By Beth Treffeisen
Chef Kyle McClelland from the Saltie Girl in the Back Bay will be traveling down to New Orleans, along with 12 other chefs from across the country, to compete in the nation’s ultimate seafood cooking-competition.
The 2017 Great American Seafood Cook-off will be held at the Ernest Morial Convention Center on Aug. 5, in front of a live audience and panel of nationally acclaimed judges.
During the competition, each chef will prepare a dish that highlights the use of domestic seafood from their home state while interacting with a live audience, celebrity hosts and the “chef ref.” Each dish will be presented to a panel of nationally known judges, who will score based on presentation, creativity, composition, craftsmanship and flavor.
Started by the Louisiana Seafood Promotion and Marketing Board in 2004, the Cook-off promotes domestic, sustainable seafood.
To be eligible to compete in the event, chefs must either hold the current title of King or Queen of Seafood or be appointed by the lieutenant governor of their respective state.
“I’m excited,” said McCelland. “It’s going to be very fun.”
For the competition McClelland along with his sous chef David Daniels of the Met Back Bay plan on making a modern take on a lobster bake. The dish will feature in season ingredients from Massachusetts including razor clams, native corn, potatoes, and lobster.
A uni [sea urchin] juice and puree along with some other tweaks will elevate the traditional New England Clam bake to the next level.
“I don’t want to do anything too complicated,” said McCelland. “I want the products to shine.”
The chefs will have 45 minutes to cook and 15 minutes to plate. To prepare, the chefs have been practicing cooking for the event and getting the timing just right. In addition, they are trying not use the equipment provided because with 12 other states also competing, space will be tight.
“[Daniels] and I have been working together for eight years, and we are pretty in tune with each other,” said McCelland. “It’s a lot easier when you know what you’re doing and plan for it rather than being surprised.”
A New England native, McClelland was born in Dover, N.H. and raised in Sandwich, Cape Cod, where he developed his love of seafood. McClelland attended the French Culinary Institute in New York City where he earned his Grand Diploma.
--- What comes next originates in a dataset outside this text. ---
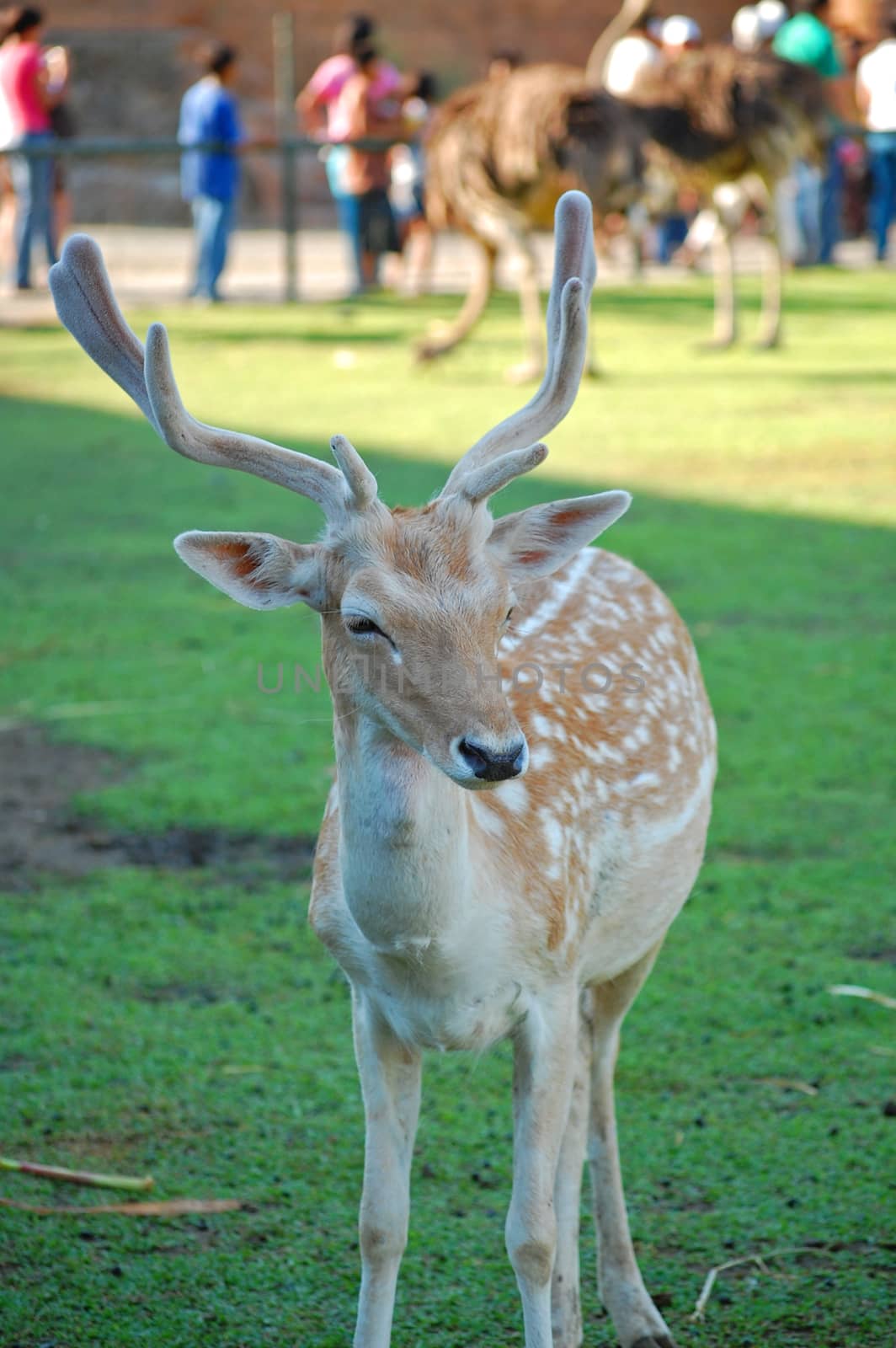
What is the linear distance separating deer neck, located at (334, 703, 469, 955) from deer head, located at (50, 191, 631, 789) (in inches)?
2.6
With 19 years of experience, McClelland has appeared on the Food Network’s “Chopped” and cooked at the James Beard house.
“I’ve always loved the ocean,” said McClelland. “I love to work with seafood because, honestly, not a lot of people do it right.”
In 2016, Chef McClelland team-up with restaurateur Kathy Sidell to open Saltie Girl on Newbury Street in the Back Bay.
“It has really taken off in the city and is doing really well,” said McClelland.
The restaurant uses a lot of hyper-local ingredients from the nearby ocean. McClelland said that one of his favorite things in the restaurant is the raw bar that has rotating oysters from six to eight different types from purveyors from in Boston and around the city.
During the summer other local favorites include the blue fin tuna and of course the lobster roll – which is a big seller, alongside the fried lobster and waffles that has a spicy maple syrup drizzled over it.
As McCelland gets ready to go down to New Orleans this Friday, he looks forward to being able to highlight the beautiful lobster from New England.
“We’ll see it how it goes,” said McCelland. “I’m excited to go down there and show off what Massachusetts has to offer.”
The competition will be aired on WGBH Create six times starting on Thursday Aug. 3, at 8:00 a.m. and at 2:00 p.m., and continuing at the same times on Aug. 17, Aug. 24, Aug. 31 and Sept. 7.